Well said, this is netori, not netorare.
This. It's a netorare-style story, though, rather than a netori-style story. And to explain that, netorare-style usually has the douchebag being the one stealing away rather than being the one being stolen from (netori-style). To anyone who might ask "what's the difference?", what the type actually is, is dependent solely on who the main character is, which is why it's properly classified netori, not netorare (we follow the douchebag doing the stealing, not the one being stolen from).

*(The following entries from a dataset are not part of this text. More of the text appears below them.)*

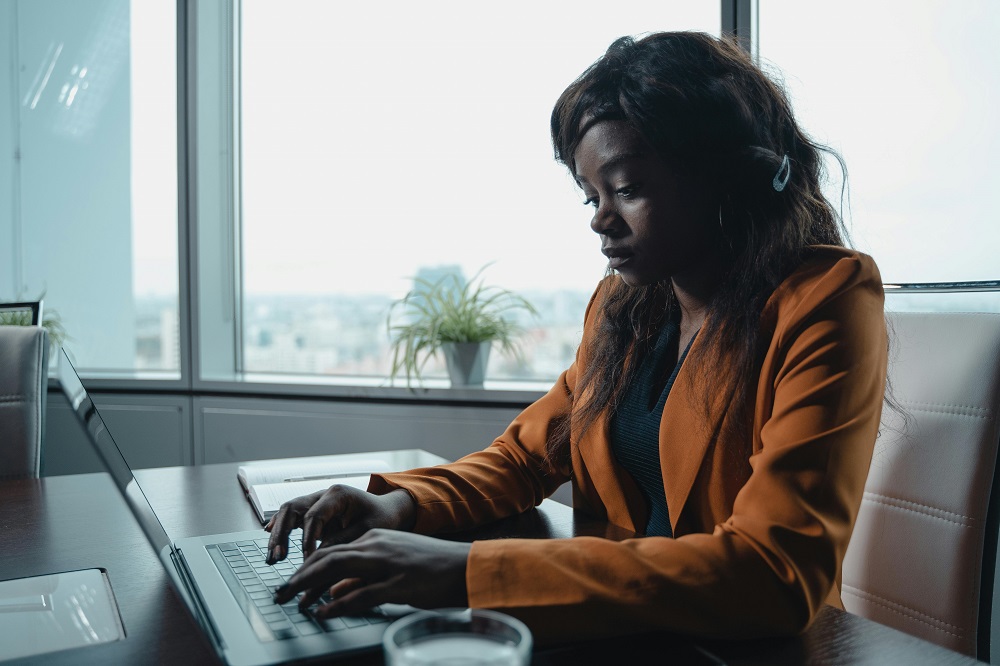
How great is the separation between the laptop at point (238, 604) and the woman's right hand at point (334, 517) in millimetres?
29

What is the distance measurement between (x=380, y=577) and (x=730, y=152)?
746mm

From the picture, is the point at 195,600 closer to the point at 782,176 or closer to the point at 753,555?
the point at 753,555

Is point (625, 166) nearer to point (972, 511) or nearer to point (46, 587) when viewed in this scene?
point (972, 511)

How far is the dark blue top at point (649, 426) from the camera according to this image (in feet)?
3.79

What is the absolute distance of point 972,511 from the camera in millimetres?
984

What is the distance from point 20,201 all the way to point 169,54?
32.3 inches

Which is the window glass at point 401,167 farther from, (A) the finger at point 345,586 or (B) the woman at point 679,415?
(A) the finger at point 345,586

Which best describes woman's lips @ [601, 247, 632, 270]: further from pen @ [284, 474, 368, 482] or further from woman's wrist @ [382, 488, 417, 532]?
pen @ [284, 474, 368, 482]

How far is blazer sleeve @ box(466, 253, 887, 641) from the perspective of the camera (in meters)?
0.73

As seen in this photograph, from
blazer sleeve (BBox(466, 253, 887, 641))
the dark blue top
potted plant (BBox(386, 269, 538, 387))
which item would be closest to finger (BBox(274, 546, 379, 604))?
blazer sleeve (BBox(466, 253, 887, 641))

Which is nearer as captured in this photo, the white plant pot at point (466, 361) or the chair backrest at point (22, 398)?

While NTR usually stands for netorare, it can also stand for netori or netorase. In this case, it is netori so it can be described as NTR
Not accurately. NTR is NeToRare, or in Kanji, [寝取られ], means "cheating
with", referring
to the act itself rather than to an individual (the way it was explained to me was that it's the difference between saying "It's a robbery!" vs. "It's a robber!"), and it is based off of Netorareru [寝取られる], which is the passive form of Netoru, and can be conjugated further, eg.
kanojo ga yuujin ni netorareru [彼女が友人に寝取られる], which translates to, "The girlfriend is
netoru'd by a friend". We can see this proven by looking at the root word Netoru [寝取る], which also forms the root for Netori [寝取り] and Netorase [寝取らせ], and means solely, "to sleep with a girl (or guy) that's already sleeping with someone else", aka cheating. Netori is the active form of cheating, meaning literally, "stealing someone else's partner". Netorase is the causative form of Netoru, meaning letting or forcing someone to netoru someone; this could be something like the storyline of the H-game Euphoria, where rape is forced by threat of execution, to something where a couple goes to a bar, finds someone that they want the wife to fuck, and they take him home so the man can watch (and maybe fuck her afterwards).
Now, why did Netorare become so popular over Netori, such that the former became very well known before the latter really surfaced in the anime/manga-loving zeitgeist beyond Japan? No fucking clue. Maybe just there's more masochists than sadists (which would sorta be supported by the "herbivorous men" stereotype of Japanese men, likely caused by social and work pressures, stress, and the reality that marriage simply isn't necessary in this day and age anymore).